Neither is it a play specifically about MS, although she says she has “had some very moving letters from sufferers”. Rather it’s about someone denied the very thing that has been their raison d’être. “Many people say, with the illness, that the prime experience is about handling loss.”
That chair, though, is something else. An electric number, it is used in lighter moments to buzz round the stage like a fairground dodgem, relief for an otherwise static production. “We went to a wheelchair shop,” she recounts. “I got the guy to soup it up. I tried it, I went off down the street. It was somewhere in Wandsworth. Because Stephanie’s rich, she would have a quality one, but also I wanted it to be quite fast, to have a physical dynamic. The chair’s almost got to be like a personality.”
Stevenson has been a national treasure for some time. She didn’t go to university, she points out, but got into Rada, then slogged her way up through the usual rounds of spear-carrying and suchlike with the RSC, making her professional debut in 1979. Born in Essex, she grew up the daughter of an army officer and, like a lot of actors, had a peripatetic childhood, living in England, Germany, Malta and Australia. It was not the need to blend in that nurtured her thespian side, rather her capacity to cope with a transient way of life. “When I’d arrive in a new country, I didn’t have any friends for a while. I was quite self-sufficient. I don’t know what the connection is with acting, but I can set up home very fast.”

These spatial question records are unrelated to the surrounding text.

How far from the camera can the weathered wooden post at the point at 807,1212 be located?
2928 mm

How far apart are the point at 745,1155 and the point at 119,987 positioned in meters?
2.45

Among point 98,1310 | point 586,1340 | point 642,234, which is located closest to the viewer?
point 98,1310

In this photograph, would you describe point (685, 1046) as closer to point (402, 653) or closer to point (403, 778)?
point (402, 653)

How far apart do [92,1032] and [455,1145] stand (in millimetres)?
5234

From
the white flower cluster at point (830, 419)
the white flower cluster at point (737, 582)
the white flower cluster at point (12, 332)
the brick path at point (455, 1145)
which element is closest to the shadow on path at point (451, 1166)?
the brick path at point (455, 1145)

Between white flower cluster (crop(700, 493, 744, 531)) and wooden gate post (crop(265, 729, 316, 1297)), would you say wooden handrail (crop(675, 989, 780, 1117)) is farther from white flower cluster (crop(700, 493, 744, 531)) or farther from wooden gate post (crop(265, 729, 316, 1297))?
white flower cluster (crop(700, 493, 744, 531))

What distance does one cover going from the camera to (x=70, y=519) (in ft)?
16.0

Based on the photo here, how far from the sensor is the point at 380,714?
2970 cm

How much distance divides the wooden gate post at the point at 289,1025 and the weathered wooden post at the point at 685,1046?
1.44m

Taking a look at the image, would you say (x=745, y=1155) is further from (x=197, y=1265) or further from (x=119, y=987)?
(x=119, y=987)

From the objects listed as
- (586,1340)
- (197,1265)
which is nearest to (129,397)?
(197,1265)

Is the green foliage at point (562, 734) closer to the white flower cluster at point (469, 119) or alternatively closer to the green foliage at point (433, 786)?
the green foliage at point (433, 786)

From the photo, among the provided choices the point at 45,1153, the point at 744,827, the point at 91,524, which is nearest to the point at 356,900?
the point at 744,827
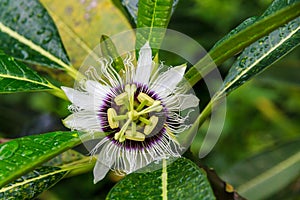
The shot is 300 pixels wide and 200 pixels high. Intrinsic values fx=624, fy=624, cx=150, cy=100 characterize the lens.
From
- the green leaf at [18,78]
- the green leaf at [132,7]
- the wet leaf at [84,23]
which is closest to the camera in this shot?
the green leaf at [18,78]

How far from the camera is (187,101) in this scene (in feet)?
3.58

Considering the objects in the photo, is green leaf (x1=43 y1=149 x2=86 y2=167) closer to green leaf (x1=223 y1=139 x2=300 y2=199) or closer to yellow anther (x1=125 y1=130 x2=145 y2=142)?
yellow anther (x1=125 y1=130 x2=145 y2=142)

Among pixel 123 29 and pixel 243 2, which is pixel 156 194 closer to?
pixel 123 29

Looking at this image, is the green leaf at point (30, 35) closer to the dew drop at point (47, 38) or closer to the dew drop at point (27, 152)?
the dew drop at point (47, 38)

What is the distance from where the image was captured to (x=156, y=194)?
3.05 feet

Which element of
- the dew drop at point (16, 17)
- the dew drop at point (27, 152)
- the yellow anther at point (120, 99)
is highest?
the dew drop at point (16, 17)

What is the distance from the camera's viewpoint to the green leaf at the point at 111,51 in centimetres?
104

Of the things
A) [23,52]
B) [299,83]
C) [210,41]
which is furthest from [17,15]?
[299,83]

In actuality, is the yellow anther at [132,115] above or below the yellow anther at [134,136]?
above

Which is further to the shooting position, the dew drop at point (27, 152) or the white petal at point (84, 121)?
the white petal at point (84, 121)

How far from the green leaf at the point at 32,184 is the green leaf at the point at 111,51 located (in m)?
0.22

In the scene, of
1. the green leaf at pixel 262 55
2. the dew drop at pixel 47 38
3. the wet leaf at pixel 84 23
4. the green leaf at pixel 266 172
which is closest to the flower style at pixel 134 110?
the green leaf at pixel 262 55

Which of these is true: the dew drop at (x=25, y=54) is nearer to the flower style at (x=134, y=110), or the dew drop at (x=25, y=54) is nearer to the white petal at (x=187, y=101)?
the flower style at (x=134, y=110)

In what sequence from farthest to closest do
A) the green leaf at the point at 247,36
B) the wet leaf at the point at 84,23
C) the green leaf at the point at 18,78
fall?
the wet leaf at the point at 84,23 < the green leaf at the point at 18,78 < the green leaf at the point at 247,36
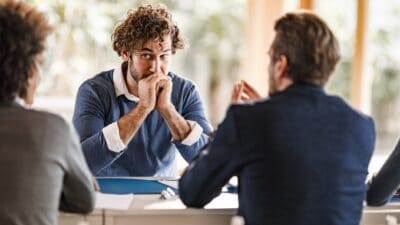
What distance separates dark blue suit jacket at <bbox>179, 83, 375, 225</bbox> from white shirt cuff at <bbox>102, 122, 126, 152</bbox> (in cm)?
61

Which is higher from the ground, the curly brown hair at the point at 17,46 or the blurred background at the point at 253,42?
the curly brown hair at the point at 17,46

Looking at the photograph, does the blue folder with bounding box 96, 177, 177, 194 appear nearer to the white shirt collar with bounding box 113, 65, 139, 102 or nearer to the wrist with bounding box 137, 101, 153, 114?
the wrist with bounding box 137, 101, 153, 114

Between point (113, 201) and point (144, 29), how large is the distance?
0.74 m

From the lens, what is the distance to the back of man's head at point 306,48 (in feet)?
5.83

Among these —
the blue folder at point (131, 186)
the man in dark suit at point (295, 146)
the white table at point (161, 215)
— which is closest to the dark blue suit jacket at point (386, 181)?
the white table at point (161, 215)

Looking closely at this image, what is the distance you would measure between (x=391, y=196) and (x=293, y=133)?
55cm

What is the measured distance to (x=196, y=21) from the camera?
20.4ft

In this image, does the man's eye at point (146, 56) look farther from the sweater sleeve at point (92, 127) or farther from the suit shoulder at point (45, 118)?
the suit shoulder at point (45, 118)

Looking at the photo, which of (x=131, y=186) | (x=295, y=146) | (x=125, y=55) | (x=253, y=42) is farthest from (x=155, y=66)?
(x=253, y=42)

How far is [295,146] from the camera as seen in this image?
1.73 metres

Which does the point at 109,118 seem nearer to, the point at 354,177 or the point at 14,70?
the point at 14,70

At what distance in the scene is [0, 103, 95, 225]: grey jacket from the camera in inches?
64.6

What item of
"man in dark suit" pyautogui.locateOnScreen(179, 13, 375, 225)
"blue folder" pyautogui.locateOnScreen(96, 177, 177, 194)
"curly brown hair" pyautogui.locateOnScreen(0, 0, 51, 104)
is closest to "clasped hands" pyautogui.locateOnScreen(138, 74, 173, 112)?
"blue folder" pyautogui.locateOnScreen(96, 177, 177, 194)

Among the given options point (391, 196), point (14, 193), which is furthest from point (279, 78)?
point (14, 193)
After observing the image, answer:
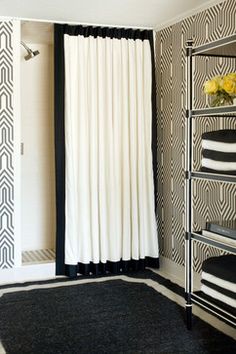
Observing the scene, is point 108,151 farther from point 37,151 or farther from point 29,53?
point 29,53

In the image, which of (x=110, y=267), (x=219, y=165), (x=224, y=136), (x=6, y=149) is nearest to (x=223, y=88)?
(x=224, y=136)

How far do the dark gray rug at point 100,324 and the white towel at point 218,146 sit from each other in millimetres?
1078

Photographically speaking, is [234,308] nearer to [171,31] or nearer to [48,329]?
[48,329]

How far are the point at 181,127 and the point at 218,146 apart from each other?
128 cm

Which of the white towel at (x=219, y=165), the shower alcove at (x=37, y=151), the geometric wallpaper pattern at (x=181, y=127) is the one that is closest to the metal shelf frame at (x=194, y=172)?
the white towel at (x=219, y=165)

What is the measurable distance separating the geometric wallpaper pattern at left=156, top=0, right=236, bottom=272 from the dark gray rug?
633 mm

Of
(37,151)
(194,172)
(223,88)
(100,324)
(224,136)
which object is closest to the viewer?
(224,136)

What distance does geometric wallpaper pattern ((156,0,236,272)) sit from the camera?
3500 mm

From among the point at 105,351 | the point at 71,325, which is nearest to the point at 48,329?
the point at 71,325

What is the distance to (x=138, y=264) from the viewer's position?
4.36 m

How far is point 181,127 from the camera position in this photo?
4.02 metres

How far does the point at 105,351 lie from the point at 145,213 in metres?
1.74

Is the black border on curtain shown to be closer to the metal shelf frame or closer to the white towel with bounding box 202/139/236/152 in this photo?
the metal shelf frame

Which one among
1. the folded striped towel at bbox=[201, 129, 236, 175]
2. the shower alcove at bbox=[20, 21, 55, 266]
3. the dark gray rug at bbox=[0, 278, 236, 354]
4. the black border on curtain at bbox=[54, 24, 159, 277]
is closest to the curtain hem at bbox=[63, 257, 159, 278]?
the black border on curtain at bbox=[54, 24, 159, 277]
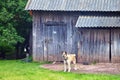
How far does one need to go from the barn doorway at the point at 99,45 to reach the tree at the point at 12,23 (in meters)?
5.54

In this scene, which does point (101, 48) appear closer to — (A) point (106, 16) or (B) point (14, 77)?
(A) point (106, 16)

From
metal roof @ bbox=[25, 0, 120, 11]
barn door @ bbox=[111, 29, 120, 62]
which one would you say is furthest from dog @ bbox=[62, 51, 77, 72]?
metal roof @ bbox=[25, 0, 120, 11]

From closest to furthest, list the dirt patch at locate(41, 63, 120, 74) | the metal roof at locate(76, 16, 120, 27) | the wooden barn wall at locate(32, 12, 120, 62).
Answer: the dirt patch at locate(41, 63, 120, 74)
the metal roof at locate(76, 16, 120, 27)
the wooden barn wall at locate(32, 12, 120, 62)

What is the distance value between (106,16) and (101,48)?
2112 millimetres

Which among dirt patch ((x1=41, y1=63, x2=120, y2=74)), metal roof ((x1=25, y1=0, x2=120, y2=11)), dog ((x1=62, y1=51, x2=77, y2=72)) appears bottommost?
dirt patch ((x1=41, y1=63, x2=120, y2=74))

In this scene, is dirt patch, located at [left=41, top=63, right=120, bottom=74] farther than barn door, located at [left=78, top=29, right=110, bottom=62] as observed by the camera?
No

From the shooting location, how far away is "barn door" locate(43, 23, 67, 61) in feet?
87.8

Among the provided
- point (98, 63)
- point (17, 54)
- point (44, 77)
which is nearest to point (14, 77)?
point (44, 77)

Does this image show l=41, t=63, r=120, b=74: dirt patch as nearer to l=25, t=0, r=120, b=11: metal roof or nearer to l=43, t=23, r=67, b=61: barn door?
l=43, t=23, r=67, b=61: barn door

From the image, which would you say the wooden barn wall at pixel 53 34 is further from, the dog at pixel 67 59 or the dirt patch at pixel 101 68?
the dog at pixel 67 59

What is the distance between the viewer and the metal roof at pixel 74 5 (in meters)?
26.2

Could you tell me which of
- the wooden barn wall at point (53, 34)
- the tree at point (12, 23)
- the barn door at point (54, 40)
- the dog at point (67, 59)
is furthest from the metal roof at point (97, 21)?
the tree at point (12, 23)

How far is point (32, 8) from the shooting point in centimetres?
2650

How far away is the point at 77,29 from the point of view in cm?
2645
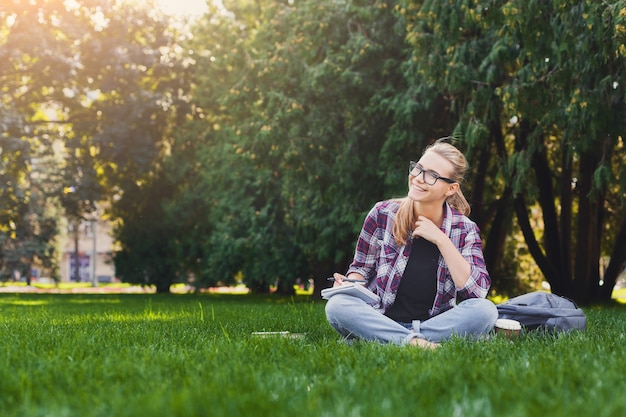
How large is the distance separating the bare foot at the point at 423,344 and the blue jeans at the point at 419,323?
11 cm

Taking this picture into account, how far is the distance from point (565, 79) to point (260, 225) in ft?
39.3

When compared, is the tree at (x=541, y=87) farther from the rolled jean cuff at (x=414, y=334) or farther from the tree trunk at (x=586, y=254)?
the rolled jean cuff at (x=414, y=334)

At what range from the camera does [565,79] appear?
36.9 feet

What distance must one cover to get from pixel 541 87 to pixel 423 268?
23.3 ft

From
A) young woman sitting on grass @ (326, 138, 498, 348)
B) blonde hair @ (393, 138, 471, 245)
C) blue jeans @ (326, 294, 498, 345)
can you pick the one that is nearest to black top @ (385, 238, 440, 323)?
young woman sitting on grass @ (326, 138, 498, 348)

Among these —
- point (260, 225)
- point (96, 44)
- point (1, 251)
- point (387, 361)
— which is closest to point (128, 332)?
point (387, 361)

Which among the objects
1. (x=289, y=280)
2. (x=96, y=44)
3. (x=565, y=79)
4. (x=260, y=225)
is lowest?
(x=289, y=280)

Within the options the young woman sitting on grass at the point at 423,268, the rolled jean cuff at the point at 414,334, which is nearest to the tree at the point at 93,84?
the young woman sitting on grass at the point at 423,268

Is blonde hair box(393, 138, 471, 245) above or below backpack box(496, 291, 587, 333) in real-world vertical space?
above

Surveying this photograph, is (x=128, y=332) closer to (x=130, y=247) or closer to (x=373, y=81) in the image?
(x=373, y=81)

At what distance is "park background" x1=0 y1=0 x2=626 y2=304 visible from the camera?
11906 millimetres

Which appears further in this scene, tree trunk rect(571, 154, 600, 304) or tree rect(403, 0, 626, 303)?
tree trunk rect(571, 154, 600, 304)

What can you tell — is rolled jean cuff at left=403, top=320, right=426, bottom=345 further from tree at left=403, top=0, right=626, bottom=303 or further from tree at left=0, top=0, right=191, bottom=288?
tree at left=0, top=0, right=191, bottom=288

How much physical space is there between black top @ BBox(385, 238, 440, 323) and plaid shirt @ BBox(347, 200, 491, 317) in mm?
61
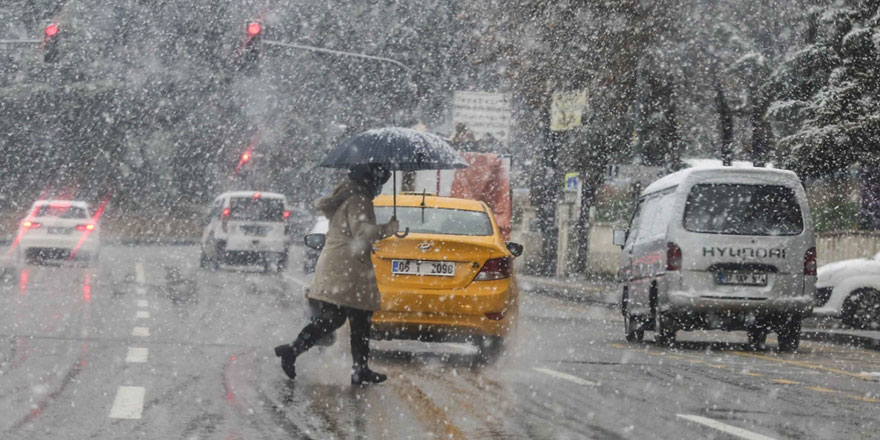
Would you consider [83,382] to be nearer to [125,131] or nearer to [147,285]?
[147,285]

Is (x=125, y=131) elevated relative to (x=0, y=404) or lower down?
elevated

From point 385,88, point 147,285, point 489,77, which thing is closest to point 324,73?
point 385,88

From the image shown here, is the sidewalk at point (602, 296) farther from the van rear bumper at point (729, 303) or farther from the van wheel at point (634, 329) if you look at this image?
the van wheel at point (634, 329)

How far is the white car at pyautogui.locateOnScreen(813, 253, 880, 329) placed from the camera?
59.3 feet

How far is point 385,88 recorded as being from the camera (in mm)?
59500

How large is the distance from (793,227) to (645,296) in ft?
5.68

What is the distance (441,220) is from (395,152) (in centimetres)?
199

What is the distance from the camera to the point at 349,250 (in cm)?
985

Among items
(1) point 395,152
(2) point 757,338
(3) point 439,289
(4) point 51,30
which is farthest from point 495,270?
(4) point 51,30

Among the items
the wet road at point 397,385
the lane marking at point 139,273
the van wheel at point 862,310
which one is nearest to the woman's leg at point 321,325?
the wet road at point 397,385

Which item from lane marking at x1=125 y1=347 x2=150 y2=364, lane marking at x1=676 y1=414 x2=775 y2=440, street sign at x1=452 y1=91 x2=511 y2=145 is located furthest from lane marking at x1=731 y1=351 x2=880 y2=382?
street sign at x1=452 y1=91 x2=511 y2=145

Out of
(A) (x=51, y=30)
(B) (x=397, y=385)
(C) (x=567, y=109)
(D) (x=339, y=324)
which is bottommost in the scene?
(B) (x=397, y=385)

As a struggling actor, she lived in crappy flats and indulged in boho-leftie politics. On YouTube, there’s a 1992 clip of a party political broadcast on behalf of the Labour party, still yet to acquire its “new” prefix, in which she and Stephen Fry and Lord Dickie and Ben Elton and various hair-gelled luvvies implore the nation to shed the Tory yoke. She doesn’t want to dwell on politics. “Like many people, I was energised by the idea of a Labour government. What can I say? Like many people, I became fantastically disappointed with that Labour government.” In 1999, she accepted a CBE, but shunned the Buck House presentation. Of late, she has highlighted the plight of asylum-seekers. Last year, she took part in the short-film TV series 10 Days to War, playing the lawyer Elizabeth Wilmshurst, who questioned the legality of the Iraq invasion. “I think the way we were lied to over the war is an absolute disgrace,” she mutters. The series has just come out on DVD.
In the 1980s, Stevenson advanced beyond classical roles and excelled in plays such as Les Liaisons dangereuses, Yerma and Burn This, with John Malkovich. Then came Truly Madly Deeply, a film she reflects on with sadness, given that it was written especially for her by the late Anthony Minghella. “I don’t really like watching that glamorised version of grief — a single tear rolls down a perfect cheek,” she explains. “My experience of loss is that you feel trashed. Loss is not a glamorous thing.”